Edit the lines below so that "pile of brick" becomes "stack of bricks" everywhere it occurs, and leave everything else unchanged.

Spatial question lines:
↓
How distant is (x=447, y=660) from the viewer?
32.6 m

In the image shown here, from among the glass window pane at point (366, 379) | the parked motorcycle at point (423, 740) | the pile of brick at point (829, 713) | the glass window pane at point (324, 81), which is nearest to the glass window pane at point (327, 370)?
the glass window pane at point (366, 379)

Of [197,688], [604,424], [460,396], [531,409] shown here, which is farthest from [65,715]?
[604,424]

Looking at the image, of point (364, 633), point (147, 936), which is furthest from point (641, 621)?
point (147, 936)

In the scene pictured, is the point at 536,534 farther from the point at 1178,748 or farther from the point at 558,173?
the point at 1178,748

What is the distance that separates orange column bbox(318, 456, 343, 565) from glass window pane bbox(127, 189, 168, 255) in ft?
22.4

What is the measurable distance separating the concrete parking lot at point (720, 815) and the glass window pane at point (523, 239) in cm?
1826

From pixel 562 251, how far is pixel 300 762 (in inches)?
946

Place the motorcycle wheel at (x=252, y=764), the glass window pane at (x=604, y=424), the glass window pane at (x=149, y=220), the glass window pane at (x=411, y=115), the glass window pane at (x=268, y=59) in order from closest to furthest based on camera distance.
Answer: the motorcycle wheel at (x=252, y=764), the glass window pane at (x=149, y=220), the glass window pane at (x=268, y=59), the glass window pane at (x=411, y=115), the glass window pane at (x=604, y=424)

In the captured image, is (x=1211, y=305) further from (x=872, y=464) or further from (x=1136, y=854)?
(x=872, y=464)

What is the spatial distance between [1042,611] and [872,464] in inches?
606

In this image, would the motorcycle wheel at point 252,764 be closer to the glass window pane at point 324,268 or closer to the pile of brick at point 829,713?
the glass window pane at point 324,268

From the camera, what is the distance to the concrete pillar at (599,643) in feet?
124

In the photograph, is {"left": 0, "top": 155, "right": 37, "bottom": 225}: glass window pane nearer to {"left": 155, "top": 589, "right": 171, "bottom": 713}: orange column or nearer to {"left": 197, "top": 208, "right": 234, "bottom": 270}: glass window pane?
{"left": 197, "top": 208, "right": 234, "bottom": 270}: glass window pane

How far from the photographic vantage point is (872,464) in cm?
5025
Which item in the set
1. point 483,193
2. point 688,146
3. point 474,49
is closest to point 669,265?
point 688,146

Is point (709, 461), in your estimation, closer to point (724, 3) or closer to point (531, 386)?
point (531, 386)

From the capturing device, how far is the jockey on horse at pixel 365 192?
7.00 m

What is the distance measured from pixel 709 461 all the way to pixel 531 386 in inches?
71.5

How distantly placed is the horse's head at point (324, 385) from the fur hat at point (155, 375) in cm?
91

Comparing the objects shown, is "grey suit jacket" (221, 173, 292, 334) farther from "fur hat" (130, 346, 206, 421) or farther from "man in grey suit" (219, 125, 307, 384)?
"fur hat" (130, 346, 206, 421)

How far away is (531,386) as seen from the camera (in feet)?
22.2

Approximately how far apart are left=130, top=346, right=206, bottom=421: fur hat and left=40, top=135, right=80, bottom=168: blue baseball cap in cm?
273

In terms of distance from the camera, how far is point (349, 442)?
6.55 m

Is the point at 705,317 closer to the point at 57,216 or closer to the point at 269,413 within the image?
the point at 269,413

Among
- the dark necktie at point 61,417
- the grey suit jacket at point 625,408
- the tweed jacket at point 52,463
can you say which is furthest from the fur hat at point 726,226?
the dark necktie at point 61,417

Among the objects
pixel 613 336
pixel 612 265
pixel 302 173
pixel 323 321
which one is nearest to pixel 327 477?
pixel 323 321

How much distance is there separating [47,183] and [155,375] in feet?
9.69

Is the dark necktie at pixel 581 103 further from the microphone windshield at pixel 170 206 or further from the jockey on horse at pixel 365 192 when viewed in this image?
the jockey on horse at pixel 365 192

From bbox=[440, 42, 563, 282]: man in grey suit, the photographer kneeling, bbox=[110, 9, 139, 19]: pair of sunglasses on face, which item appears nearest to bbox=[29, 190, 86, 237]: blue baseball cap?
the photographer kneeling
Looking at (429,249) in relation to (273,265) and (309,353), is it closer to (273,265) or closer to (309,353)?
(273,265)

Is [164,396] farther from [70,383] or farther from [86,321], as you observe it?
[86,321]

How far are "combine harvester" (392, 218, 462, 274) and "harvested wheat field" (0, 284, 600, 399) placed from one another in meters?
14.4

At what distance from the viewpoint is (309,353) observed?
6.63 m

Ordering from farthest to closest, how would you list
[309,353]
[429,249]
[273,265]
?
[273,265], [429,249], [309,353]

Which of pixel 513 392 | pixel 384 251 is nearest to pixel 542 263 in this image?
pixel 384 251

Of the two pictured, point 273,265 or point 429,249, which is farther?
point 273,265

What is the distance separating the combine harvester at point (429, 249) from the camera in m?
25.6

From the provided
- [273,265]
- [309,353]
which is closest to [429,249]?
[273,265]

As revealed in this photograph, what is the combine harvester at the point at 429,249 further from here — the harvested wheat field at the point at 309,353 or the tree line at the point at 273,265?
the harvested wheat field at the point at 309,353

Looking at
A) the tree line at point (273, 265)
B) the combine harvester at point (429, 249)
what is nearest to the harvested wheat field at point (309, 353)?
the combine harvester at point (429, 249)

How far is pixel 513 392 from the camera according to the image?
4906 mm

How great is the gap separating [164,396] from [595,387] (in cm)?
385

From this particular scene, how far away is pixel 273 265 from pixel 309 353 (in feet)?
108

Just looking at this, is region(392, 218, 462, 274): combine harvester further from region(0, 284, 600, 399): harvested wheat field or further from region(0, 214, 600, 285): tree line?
↑
> **EXERCISE SOLUTION**
How distant is (x=447, y=660) from the viewer?
32.6 m

In the image shown here, from among the glass window pane at point (366, 379) | the parked motorcycle at point (423, 740) | the stack of bricks at point (829, 713) | the glass window pane at point (324, 81), which is nearest to the glass window pane at point (327, 370)?
the glass window pane at point (366, 379)

Of [197,688], [604,424], [460,396], [531,409] shown here, which is farthest from [65,715]?
[604,424]

Looking at the image, of point (364, 633), point (147, 936), which is furthest from point (641, 621)?
point (147, 936)

In the scene pictured, is the point at 536,534 farther from the point at 1178,748 or farther from the point at 558,173?
the point at 1178,748

What is the distance that separates orange column bbox(318, 456, 343, 565) from glass window pane bbox(127, 189, 168, 255) in ft?
22.4

What is the measurable distance separating the concrete parking lot at point (720, 815) and the glass window pane at point (523, 239) in cm?
1826

From pixel 562 251, how far is pixel 300 762 (in inches)?
946

Place the motorcycle wheel at (x=252, y=764), the glass window pane at (x=604, y=424), the glass window pane at (x=149, y=220), the glass window pane at (x=411, y=115), the glass window pane at (x=268, y=59) in order from closest to furthest based on camera distance.
Answer: the motorcycle wheel at (x=252, y=764), the glass window pane at (x=149, y=220), the glass window pane at (x=268, y=59), the glass window pane at (x=411, y=115), the glass window pane at (x=604, y=424)

In the captured image, is (x=1211, y=305) further from (x=872, y=464) or further from (x=1136, y=854)?
(x=872, y=464)

What is the spatial distance between [1042,611] and [872,464] in inches?
606

In this image, would the motorcycle wheel at point 252,764 be closer to the glass window pane at point 324,268 or closer to the stack of bricks at point 829,713?
the glass window pane at point 324,268

From the camera, what is the distance to the concrete pillar at (599,643) in feet?
124

In the photograph, is {"left": 0, "top": 155, "right": 37, "bottom": 225}: glass window pane nearer to {"left": 155, "top": 589, "right": 171, "bottom": 713}: orange column or nearer to {"left": 197, "top": 208, "right": 234, "bottom": 270}: glass window pane?
{"left": 197, "top": 208, "right": 234, "bottom": 270}: glass window pane

How far from the photographic vantage point is (872,464) in cm?
5025
Which item in the set
1. point 483,193
2. point 688,146
3. point 474,49
is closest to point 669,265?
point 688,146

Is point (709, 461), in your estimation, closer to point (724, 3) or closer to point (531, 386)?
point (531, 386)

From the capturing device, how far is the jockey on horse at pixel 365 192?
7.00 m

What is the distance measured from pixel 709 461 all the way to pixel 531 386 in inches?
71.5

How distantly placed is the horse's head at point (324, 385) from the fur hat at point (155, 375) in cm?
91

Comparing the objects shown, is "grey suit jacket" (221, 173, 292, 334) farther from "fur hat" (130, 346, 206, 421) or farther from "man in grey suit" (219, 125, 307, 384)?
"fur hat" (130, 346, 206, 421)

How far away is (531,386) as seen from the camera (in feet)?
22.2

Approximately how far apart are left=130, top=346, right=206, bottom=421: fur hat and left=40, top=135, right=80, bottom=168: blue baseball cap in cm?
273

In terms of distance from the camera, how far is point (349, 442)?
6.55 m

Is the point at 705,317 closer to the point at 57,216 or closer to the point at 269,413 within the image?
the point at 269,413

Among
- the dark necktie at point 61,417
- the grey suit jacket at point 625,408
- the tweed jacket at point 52,463
can you say which is furthest from the fur hat at point 726,226?
the dark necktie at point 61,417

Among the objects
pixel 613 336
pixel 612 265
pixel 302 173
pixel 323 321
which one is nearest to pixel 327 477?
pixel 323 321

How much distance is there separating [47,183] and [155,375] in feet?
9.69

Is the dark necktie at pixel 581 103 further from the microphone windshield at pixel 170 206 or further from the jockey on horse at pixel 365 192 when viewed in this image?
the jockey on horse at pixel 365 192

From bbox=[440, 42, 563, 282]: man in grey suit, the photographer kneeling, bbox=[110, 9, 139, 19]: pair of sunglasses on face, which item appears nearest to bbox=[29, 190, 86, 237]: blue baseball cap?
the photographer kneeling
Looking at (429,249) in relation to (273,265) and (309,353), is it closer to (273,265) or closer to (309,353)?
(273,265)

Is [164,396] farther from [70,383] or farther from [86,321], as you observe it?
[86,321]

How far are "combine harvester" (392, 218, 462, 274) and "harvested wheat field" (0, 284, 600, 399) placed from one another in meters?
14.4

At what distance from the viewpoint is (309,353) observed?
6.63 m

Ordering from farthest to closest, how would you list
[309,353]
[429,249]
[273,265]
?
[273,265], [429,249], [309,353]

Which of pixel 513 392 | pixel 384 251 is nearest to pixel 542 263 in this image?
pixel 384 251

Of the two pictured, point 273,265 or point 429,249, which is farther?
point 273,265

What is the distance separating the combine harvester at point (429, 249) from the camera in m?
25.6

From the provided
- [273,265]
- [309,353]
which is closest to [429,249]?
[273,265]

As revealed in this photograph, what is the combine harvester at the point at 429,249 further from here — the harvested wheat field at the point at 309,353 or the tree line at the point at 273,265?
the harvested wheat field at the point at 309,353

Looking at
A) the tree line at point (273, 265)
B) the combine harvester at point (429, 249)
what is nearest to the harvested wheat field at point (309, 353)?
the combine harvester at point (429, 249)

How far is pixel 513 392 from the camera according to the image?
4906 mm

How great is the gap separating [164,396] from [595,387] (in cm)?
385

From this particular scene, how far away is pixel 273 265 from pixel 309 353 (in feet)?
108

Just looking at this, is region(392, 218, 462, 274): combine harvester further from region(0, 284, 600, 399): harvested wheat field or further from region(0, 214, 600, 285): tree line?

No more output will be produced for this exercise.